Выбрать главу

Это беспокоило Свиридова, это тревожило и Гаврилина. След их бесед мелькает в книге и вот как будто о том же и поперек мне: “После “Литургии” С. Рахманинова Г. В. Свиридов сказал мне: “Рахманинов был последний великий композитор на Руси. Величие остальных проблематично”. Смею думать, что Георгий Васильевич имел в виду ту совершенную полноту русского, которая вмещала и европейскую традицию, и свою — аристократическую, и народно-стихийную. И это подлинно осталось в Рахманинове. А в них самих была именно земная, земляная, из песни и говора, из мелодии простора и словесного русского узорочья рождающаяся, народная в высшем разумении музыка. И не зря они оба были особенно привязаны к слову и голосу, к родимому пению, которое излетает у русского человека в беде и свете само собой безо всякой заботы. И оба могли бы сказать словами Гаврилина: “Царь музыки — человеческий голос. Границы его невелики, но глубина бесконечна, как сама история человека”.

Книга Валерия Александровича прекрасна именно этим — она, может быть, впервыe так полно открывает, из чего складывается и чем крепится национальный художник. Ведь еще в консерватории, в двадцать лет, он уже пишет, как клятву дает: “Музыка, сердце мое, жизнь моя, не учи людей жить, учи любить, страдать и еще любить, и еще любить”. И в консерваторской газете, с улыбкой вслушиваясь в советы педагогов “как писать” и с молодым озорством перетолковывая их, он все-таки выбирает из всех совет крупнейшего русского фольклориста Феодосия Антоновича Рубцова: “...Русь с музыкой, созданной в интереснейших формах, которых никто еще не уловил и не оплодотворил своим искусством, Русь с мелодикой, две трети которой мало кому известны. Русь с новым русским человеком... но все же Русь! Именно про это, про новое русское, по-русски, по-новому надо писать”.

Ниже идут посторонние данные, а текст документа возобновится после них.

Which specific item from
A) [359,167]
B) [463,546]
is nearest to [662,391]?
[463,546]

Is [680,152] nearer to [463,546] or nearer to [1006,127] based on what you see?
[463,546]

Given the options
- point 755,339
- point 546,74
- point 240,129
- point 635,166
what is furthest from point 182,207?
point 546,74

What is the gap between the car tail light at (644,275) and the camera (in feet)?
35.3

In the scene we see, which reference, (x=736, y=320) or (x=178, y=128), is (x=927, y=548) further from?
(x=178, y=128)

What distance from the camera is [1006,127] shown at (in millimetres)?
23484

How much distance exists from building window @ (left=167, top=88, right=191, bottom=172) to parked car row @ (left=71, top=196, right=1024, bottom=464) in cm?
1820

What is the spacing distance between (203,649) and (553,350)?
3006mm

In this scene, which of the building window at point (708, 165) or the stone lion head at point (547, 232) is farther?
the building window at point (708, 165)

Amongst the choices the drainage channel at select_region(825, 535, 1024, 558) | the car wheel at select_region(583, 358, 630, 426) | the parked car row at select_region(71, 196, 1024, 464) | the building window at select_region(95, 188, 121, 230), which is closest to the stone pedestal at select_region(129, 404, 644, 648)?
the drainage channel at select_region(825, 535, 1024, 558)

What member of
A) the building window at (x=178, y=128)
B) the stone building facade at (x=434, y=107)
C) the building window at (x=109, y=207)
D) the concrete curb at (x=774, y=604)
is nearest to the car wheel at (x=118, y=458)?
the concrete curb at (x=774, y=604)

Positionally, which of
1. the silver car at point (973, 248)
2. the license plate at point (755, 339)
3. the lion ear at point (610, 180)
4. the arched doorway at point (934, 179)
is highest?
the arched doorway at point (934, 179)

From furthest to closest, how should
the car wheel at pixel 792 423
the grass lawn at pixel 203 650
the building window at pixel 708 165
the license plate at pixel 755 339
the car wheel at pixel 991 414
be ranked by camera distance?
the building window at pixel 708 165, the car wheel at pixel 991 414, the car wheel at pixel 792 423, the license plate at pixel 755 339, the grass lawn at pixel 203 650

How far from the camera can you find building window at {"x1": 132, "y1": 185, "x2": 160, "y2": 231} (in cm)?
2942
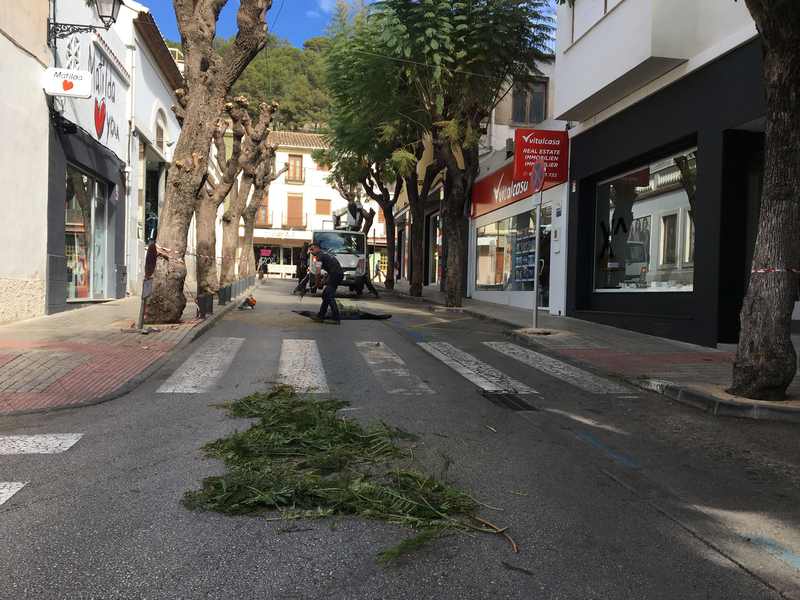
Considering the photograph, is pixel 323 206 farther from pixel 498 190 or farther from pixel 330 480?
pixel 330 480

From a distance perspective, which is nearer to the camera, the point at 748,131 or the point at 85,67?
the point at 748,131

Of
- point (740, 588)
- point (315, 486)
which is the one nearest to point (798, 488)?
point (740, 588)

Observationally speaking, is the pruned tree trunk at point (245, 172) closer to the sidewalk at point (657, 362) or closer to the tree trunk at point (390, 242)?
the tree trunk at point (390, 242)

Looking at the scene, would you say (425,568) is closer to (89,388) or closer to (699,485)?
(699,485)

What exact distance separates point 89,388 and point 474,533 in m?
4.71

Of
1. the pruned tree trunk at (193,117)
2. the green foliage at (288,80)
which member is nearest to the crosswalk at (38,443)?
the pruned tree trunk at (193,117)

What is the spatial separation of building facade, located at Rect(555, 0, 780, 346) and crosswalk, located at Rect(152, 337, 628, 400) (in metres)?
3.55

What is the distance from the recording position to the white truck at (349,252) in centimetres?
2384

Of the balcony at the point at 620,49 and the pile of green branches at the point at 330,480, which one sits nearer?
the pile of green branches at the point at 330,480

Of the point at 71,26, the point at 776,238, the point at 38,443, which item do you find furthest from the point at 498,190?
the point at 38,443

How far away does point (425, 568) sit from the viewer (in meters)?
2.89

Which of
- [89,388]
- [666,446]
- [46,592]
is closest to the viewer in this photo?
[46,592]

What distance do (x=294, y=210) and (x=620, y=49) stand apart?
48736mm

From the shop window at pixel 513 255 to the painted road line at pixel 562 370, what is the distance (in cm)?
672
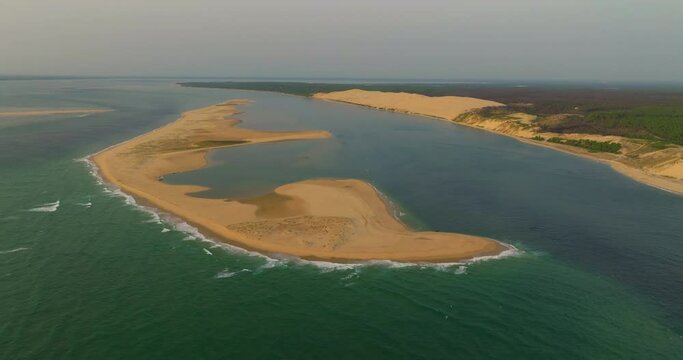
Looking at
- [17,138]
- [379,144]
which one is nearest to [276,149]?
[379,144]

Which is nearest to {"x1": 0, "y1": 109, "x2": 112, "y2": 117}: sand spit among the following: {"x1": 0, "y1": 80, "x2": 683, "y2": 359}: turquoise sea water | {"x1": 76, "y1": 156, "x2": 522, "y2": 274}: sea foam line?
{"x1": 0, "y1": 80, "x2": 683, "y2": 359}: turquoise sea water

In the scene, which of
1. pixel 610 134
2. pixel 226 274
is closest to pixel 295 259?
pixel 226 274

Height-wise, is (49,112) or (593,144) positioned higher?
(593,144)

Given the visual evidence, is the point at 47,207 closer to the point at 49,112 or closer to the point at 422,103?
the point at 49,112

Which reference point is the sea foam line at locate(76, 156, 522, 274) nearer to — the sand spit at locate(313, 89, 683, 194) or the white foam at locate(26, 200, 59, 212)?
the white foam at locate(26, 200, 59, 212)

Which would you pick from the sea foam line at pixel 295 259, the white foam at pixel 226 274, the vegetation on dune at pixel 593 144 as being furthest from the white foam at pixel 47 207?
the vegetation on dune at pixel 593 144

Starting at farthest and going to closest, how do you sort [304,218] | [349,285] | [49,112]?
[49,112] → [304,218] → [349,285]

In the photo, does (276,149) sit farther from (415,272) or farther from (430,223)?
(415,272)
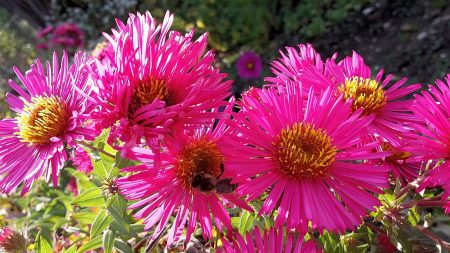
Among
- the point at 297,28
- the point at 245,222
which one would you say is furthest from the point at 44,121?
the point at 297,28

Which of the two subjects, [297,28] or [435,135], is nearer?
[435,135]

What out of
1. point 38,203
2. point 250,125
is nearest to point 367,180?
point 250,125

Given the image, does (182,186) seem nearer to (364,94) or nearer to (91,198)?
(91,198)

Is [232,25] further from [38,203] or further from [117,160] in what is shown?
[117,160]

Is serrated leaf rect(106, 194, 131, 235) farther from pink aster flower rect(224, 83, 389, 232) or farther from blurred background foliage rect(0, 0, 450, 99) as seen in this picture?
blurred background foliage rect(0, 0, 450, 99)

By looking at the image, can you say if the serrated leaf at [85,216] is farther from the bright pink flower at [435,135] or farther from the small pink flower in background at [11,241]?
the bright pink flower at [435,135]

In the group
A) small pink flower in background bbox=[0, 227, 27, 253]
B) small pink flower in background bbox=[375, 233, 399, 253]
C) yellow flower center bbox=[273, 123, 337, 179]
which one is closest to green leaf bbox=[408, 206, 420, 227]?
small pink flower in background bbox=[375, 233, 399, 253]

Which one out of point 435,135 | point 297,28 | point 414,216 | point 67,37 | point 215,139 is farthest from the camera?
point 297,28
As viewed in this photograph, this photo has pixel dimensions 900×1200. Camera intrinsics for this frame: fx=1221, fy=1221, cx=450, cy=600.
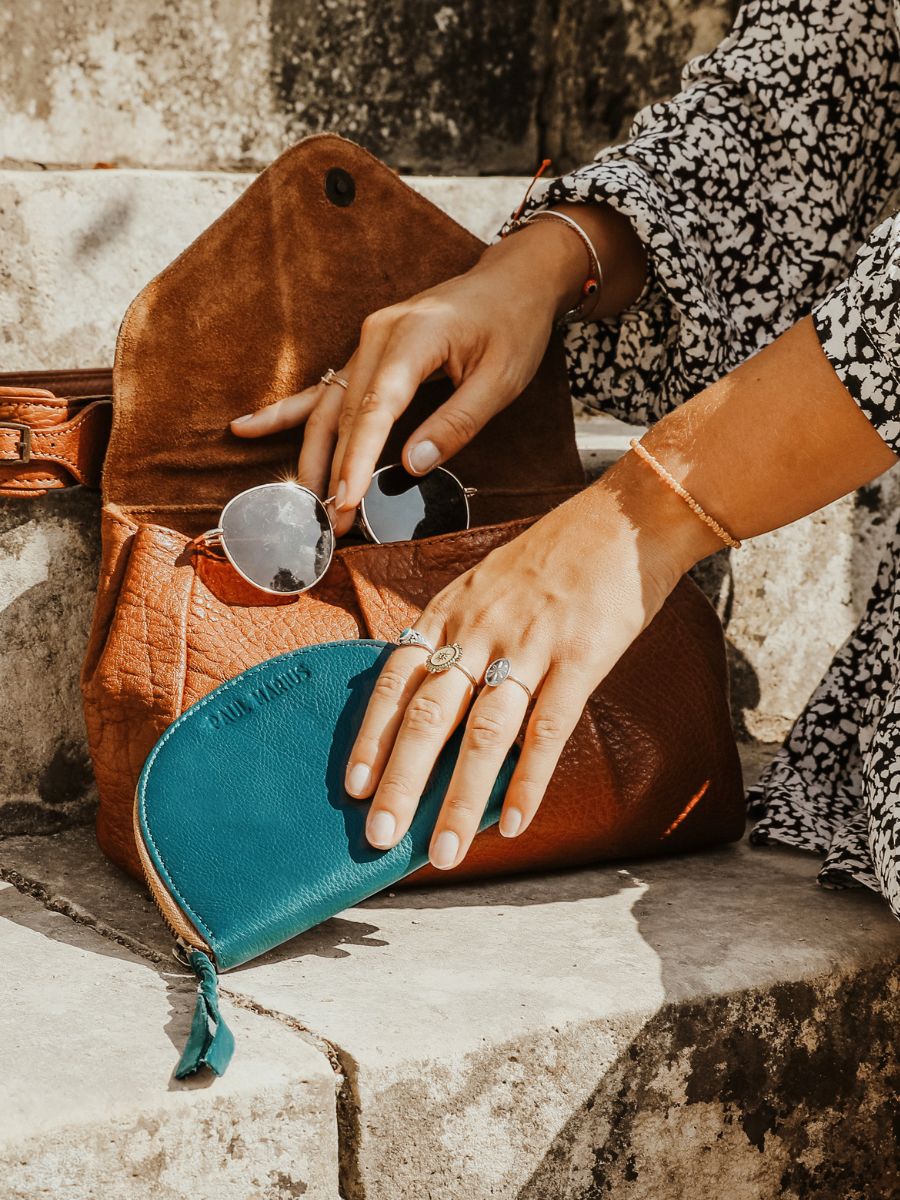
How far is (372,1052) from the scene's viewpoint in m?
0.90

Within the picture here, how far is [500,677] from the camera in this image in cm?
96

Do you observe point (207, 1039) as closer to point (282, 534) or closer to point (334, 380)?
point (282, 534)

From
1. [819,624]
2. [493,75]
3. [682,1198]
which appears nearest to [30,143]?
[493,75]

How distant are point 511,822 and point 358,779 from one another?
13 cm

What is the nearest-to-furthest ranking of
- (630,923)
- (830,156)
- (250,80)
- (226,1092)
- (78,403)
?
(226,1092) < (630,923) < (78,403) < (830,156) < (250,80)

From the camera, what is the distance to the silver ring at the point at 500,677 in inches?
37.9

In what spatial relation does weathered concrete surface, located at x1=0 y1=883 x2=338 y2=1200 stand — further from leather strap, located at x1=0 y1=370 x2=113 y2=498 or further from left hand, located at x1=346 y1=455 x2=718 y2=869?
leather strap, located at x1=0 y1=370 x2=113 y2=498

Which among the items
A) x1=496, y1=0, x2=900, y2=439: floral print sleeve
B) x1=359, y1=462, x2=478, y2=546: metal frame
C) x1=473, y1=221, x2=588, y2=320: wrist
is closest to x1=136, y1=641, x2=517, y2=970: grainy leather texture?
x1=359, y1=462, x2=478, y2=546: metal frame

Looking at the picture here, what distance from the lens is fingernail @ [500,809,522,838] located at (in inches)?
37.8

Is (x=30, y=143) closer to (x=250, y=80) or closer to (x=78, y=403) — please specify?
(x=250, y=80)

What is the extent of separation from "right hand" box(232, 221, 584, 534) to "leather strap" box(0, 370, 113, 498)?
16cm

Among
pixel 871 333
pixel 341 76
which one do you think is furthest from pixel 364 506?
pixel 341 76

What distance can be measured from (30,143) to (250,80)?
41 centimetres

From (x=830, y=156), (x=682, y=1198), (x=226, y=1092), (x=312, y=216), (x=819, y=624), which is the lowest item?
(x=682, y=1198)
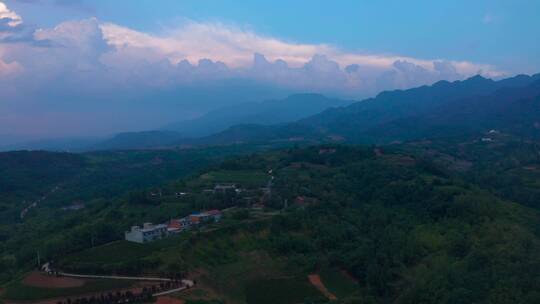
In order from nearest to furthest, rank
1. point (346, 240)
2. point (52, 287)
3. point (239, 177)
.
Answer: point (52, 287) < point (346, 240) < point (239, 177)

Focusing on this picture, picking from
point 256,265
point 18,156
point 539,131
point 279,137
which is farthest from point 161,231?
point 279,137

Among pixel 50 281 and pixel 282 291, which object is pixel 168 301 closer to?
pixel 282 291

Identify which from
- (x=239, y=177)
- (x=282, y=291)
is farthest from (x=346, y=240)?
(x=239, y=177)

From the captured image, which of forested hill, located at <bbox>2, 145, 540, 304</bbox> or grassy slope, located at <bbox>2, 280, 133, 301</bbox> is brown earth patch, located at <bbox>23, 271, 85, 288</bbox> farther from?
forested hill, located at <bbox>2, 145, 540, 304</bbox>

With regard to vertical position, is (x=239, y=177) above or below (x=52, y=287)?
above

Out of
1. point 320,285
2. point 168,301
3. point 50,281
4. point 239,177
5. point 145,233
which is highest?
point 239,177

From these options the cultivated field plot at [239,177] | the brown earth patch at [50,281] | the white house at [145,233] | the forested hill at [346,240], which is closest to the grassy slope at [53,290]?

Но когда бы перед нами были одни эти декларации, мы бы мало что поняли в истоках и строе души композитора. Но книга полна импровизациями, воспоминаниями, стихами, частушками, афоризмами, даже анекдотами. И вот их-то свобода, их летучая и не улетающая молодость, их глубинная подлинность дают нам счастливую возможность заглянуть в сердце художника, в его кровообращение. Короткие выписки тут бессильны. Надо видеть контекст, слышать целое, но кто же услышит при тысяче-то экземпляров. И все-таки я что-то приведу. Ну, вот хоть частушки. Те, кто знают музыку Гаврилина, хоть его “Вечерок”, “Русскую тетрадь” или “Военные письма”, тотчас поймут, какие из них он выбирал и какие “выбирали его”, чтобы скорее сойтись в сердце.

Говорил мне Ванечка:

“Расти, моя меланечка”.

Я росла, старалася,

Ванюше не досталася.

(Как невыносимо и как раняще это “старалася”.) Или и того горше:

...Тогда буду я с тобой,

Когда вырастет на камушке

Платочек голубой.

И как же он умел слышать их, если сам потом писал, когда не видел вокруг подходящего текста, с такой народной чистотой, что никому и в голову прийти не могло, что эти стихи писаны петербургским консерваторцем:

Уймись, уймись, душенька,

Уймись, уймись, рученька,

Сломись, веточка,

Умри, деточка.

Белы розы, сини розы,

Красны розы — грозные цветы.

Белы слезы, черны слезы,

Красны слезы — чисты хрустали.

И как умел беспечно смеяться — тоже как только частушка умеет, как умеет русский человек, “подставляясь” с бесстрашием живого родства со всеми, когда нет чужого:

Все зовут меня мальчишкой,

Говорят, я боек лишко.

Мне все это очень лестно:

Быть мальчишкою прелестно.

Целовались, миловались,

Губы об губы оббили,

Груди об груди измяли,

И друг друга полюбили.

Полюбили — погуляли,

Погуляли — поженились,

Поженились — разругались.

Разругались — раскатились.

Тут в который раз в человеческой и художественной истории видишь, что в настоящем даре должно быть детство, что оно непременная его черта, к смущению осмотрительных Сальери. Записи полны шергинским и лесковским озорством со словами (портреты Б. Шергина и М. Кривополеновой при всех переездах оставались у него над роялем). Оно бы понятно в юности, но в том-то и счастье, что юность не оставляет высокий талант. Это мы забываем детство, а то и смущаемся его беспечностью, притворяясь, что всегда были серьезны и умно рассудительны. В гении оно живет счастливо и свободно, как живут и все возрасты, не тесня друг друга в обнимающей полноте.